Experiment 049

Capstone: a predictive roofline model for the funnel (QPS & recall)

Perf record: 049-roofline-model.json. Model fit/validated against the measured history (scale 047, cell 046, crossover 043, tile-retune 038) — no new run. Granite box (Xeon 6975P-C, 8 vCPU). The capstone of the breakout loop (10a→7→8→5): two closed-form laws that predict the engine's performance for any (N, bits, C, cores), and validate against independent runs.

The two laws

Throughput (compute roofline):

QPS(N, cores) ≈ 1.10e9 · (cores/8) / N        [tiled, tile≥8; tile=1 uses 0.63e9]

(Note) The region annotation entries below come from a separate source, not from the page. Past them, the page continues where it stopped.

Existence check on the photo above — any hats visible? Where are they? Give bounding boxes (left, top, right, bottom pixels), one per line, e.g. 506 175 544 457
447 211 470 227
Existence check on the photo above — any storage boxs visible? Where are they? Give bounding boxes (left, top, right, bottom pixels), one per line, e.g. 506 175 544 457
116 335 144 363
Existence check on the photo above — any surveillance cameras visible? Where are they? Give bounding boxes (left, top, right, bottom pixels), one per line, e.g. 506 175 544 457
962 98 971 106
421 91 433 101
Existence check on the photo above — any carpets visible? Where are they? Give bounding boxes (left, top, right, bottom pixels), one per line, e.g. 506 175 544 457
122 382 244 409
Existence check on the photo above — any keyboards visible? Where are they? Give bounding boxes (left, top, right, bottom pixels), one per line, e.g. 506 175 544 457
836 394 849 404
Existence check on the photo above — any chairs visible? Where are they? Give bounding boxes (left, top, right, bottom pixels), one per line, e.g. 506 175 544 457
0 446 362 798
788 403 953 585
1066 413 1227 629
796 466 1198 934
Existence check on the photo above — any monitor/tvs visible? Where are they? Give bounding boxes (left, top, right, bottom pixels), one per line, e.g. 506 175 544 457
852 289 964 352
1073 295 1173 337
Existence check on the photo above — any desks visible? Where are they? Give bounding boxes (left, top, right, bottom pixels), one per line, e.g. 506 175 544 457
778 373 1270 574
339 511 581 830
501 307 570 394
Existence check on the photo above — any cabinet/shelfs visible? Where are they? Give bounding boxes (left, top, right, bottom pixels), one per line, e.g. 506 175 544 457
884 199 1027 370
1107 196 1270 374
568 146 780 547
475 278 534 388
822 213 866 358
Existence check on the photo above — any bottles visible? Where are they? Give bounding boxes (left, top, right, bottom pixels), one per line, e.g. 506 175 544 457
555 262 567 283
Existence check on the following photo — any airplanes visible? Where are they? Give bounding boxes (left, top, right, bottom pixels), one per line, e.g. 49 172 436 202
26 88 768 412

The tiled binary scan is popcount-compute-bound at a fixed aggregate rate G₈ ≈ 1.10 Gcmp/s on 8 cores (047). QPS is just that rate divided by the cell size. This is why there is no memory cliff (047): the roofline is compute, not bandwidth, so it's flat through L3→DRAM. Rerank adds a term — negligible in RAM (scan-dominated), but ≈ C × 0.4 ms on EBS SSD (045), where it dominates.

Recall (power law):

miss = 1 − recall ≈ e^12.45 · N^0.28 · C^−1.08 · bits^−1.97       (raw rotated binary)

Fit on 38 points (log-miss R² = 0.90). The exponents are physical:

C^−1.08 — miss ≈ 1/C: each doubling of the funnel width halves the miss rate.
bits^−1.97 — miss ≈ 1/bits²: doubling the scan bits quarters the miss (more bits ⇒ much tighter Hamming↔true-distance concordance). The strongest lever.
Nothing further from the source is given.